Mosley v. State of North Carolina
ORDER dismissing 4 Motion for Alternative Permission to File a New 2254; Alternative Petition for Writ of Coram Nobis. Pursuant to Rule 11(a) of the Rules Governing Section 2254 Cases, the Court declines to issue a certificate of appealability as Petitioner has not made a substantial showing of a denial of a constitutional right. Signed by Chief Judge Frank D. Whitney on 02/08/2018. (Pro se litigant served by US Mail.)(brl)
UNITED STATES DISTRICT COURT
WESTERN DISTRICT OF NORTH CAROLINA
aka ABDULLAH HAMID,
STATE OF NORTH CAROLINA,
THIS MATTER is before the Court upon Petitioner Antonio Mosley’s post-Judgment
“Motion Pursuant to Fed. R. Civ. P. 60(b)(6); Alternative Permission to File a New § 2254;
Alternative Petition for Writ of Coram Nobis.” (Doc. No. 4.)
Petitioner pled guilty on November 2, 2010, in Mecklenburg County District Court to
violating a domestic violence protective order. (§ 2254 Pet. 1, Doc. No. 1.) 1 He received a 150day suspended sentence and 18 months of probation. (§ 2254 Pet. 1.) He did not appeal to the
Mecklenburg County Superior Court for a trial de novo. See N.C. Gen. Stat. § 15A-1431(b)-(c)
(“A defendant convicted in the district court before the judge may appeal to the superior court for
trial de novo . . . [w]ithin 10 days of entry of judgment[.]).
On July 11, 2014, Petitioner filed a Motion for Appropriate Relief (“MAR”) in
Mecklenburg County Superior Court, challenging his November 2, 2010 judgment. (§ 2254 Pet.
Page numbers in citations to documents filed in this case are those generated by the district court’s electronic filing
3.) The MAR was denied on August 1, 2014. (§ 2254 Pet. 3.) Petitioner then filed a petition for
writ of certiorari in the North Carolina Court of Appeals, which was denied on October 22, 2014.
(§ 2254 Pet. 5).
Petitioner filed a Petition for Writ of Habeas Corpus pursuant to 28 U.S.C. § 2254, on
January 29, 2015, see Houston v.

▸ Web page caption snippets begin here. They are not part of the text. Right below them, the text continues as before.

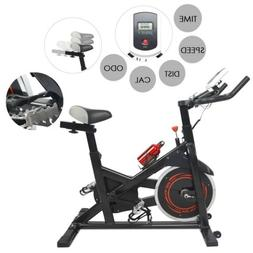 Spinning Bike Exercise Stationary Pro Bicycle Cardio Cycling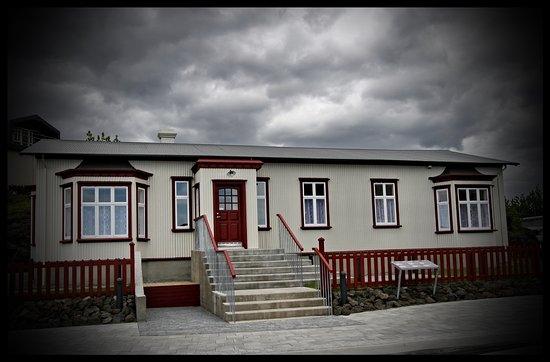 Foto de Hafnarfjordur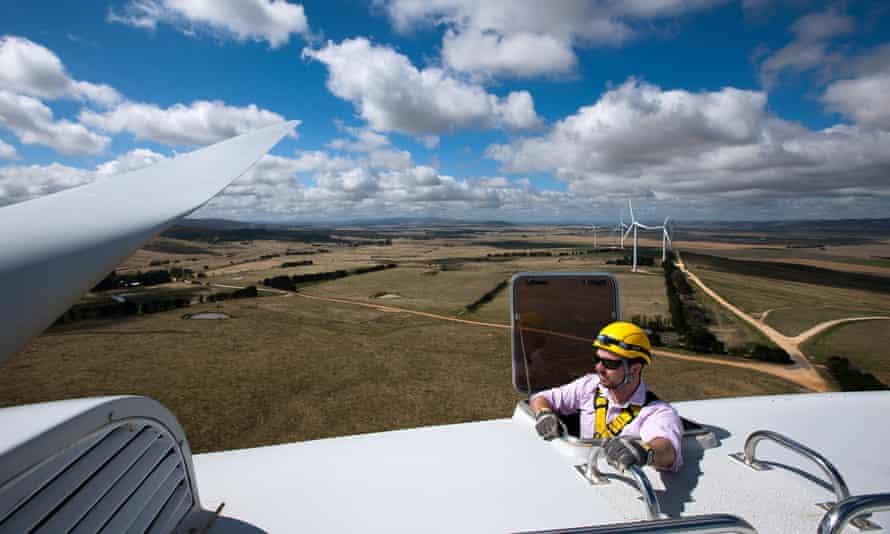 Capital Wind Farm in Bungendore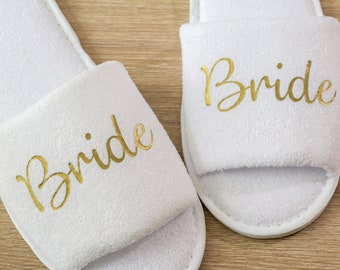 Bridesmaid Slippers Personalised  Wedding Slippers, Bridesmaid Gift, Bridal Party , Bride Slippers Hen Weekend  Open Toes Spa Slippers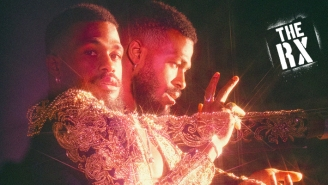 Duckwrth's 'SuperGood' Debut Is Just On Time To Bring Back The Funk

Lack, 487 U.S. 266, 267 (1988), in which he challenged his
November 2, 2010 judgment. Finding that Petitioner was no longer in custody under that
judgment when he filed his § 2254 Petition, this Court concluded it lacked jurisdiction to
consider the Petition and dismissed it on initial review. (Doc. No. 2.)
Petitioner has filed a self-described “Motion Pursuant to Fed. R. Civ. P. 60(b)(6);
Alternative Permission to File a New § 2254; Alternative Petition for Writ of Coram
Nobis.” (Doc. No. 4). For the reasons that follow, his Motion shall be denied.
A. Rule 60(b)
Federal Rule of Civil Procedure 60(b) enumerates specific circumstances in which a party
may be relieved of the effect of a federal judgment, such as mistake, newly discovered evidence,
and fraud. Fed. R. Civ. P. 60(b)(1)-(3). The Rule concludes with a catchall category—
subdivision (b)(6)—providing that a federal court may lift a judgment for “any other reason that
justifies relief.” Id. at Rule 60(b)(6).
Rule 60(b) applies to § 2254 proceedings, but only “to the extent that [it is] not
inconsistent with” applicable statutory provisions and rules. Rules Governing Section 2254
Cases in the United States District Courts, Rule 12, 28 U.S.C. foll. § 2254. Among the statutory
provisions governing § 2254 proceedings are those that expressly limit a petitioner's ability to
attack his criminal judgment in a subsequent collateral proceeding. See e.g. 28 U.S.C. §
2244(b)(3)(A) (“Before a second or successive application permitted by this section is filed in
the district court, the applicant shall move in the appropriate court of appeals for an order
authorizing the district court to consider the application.”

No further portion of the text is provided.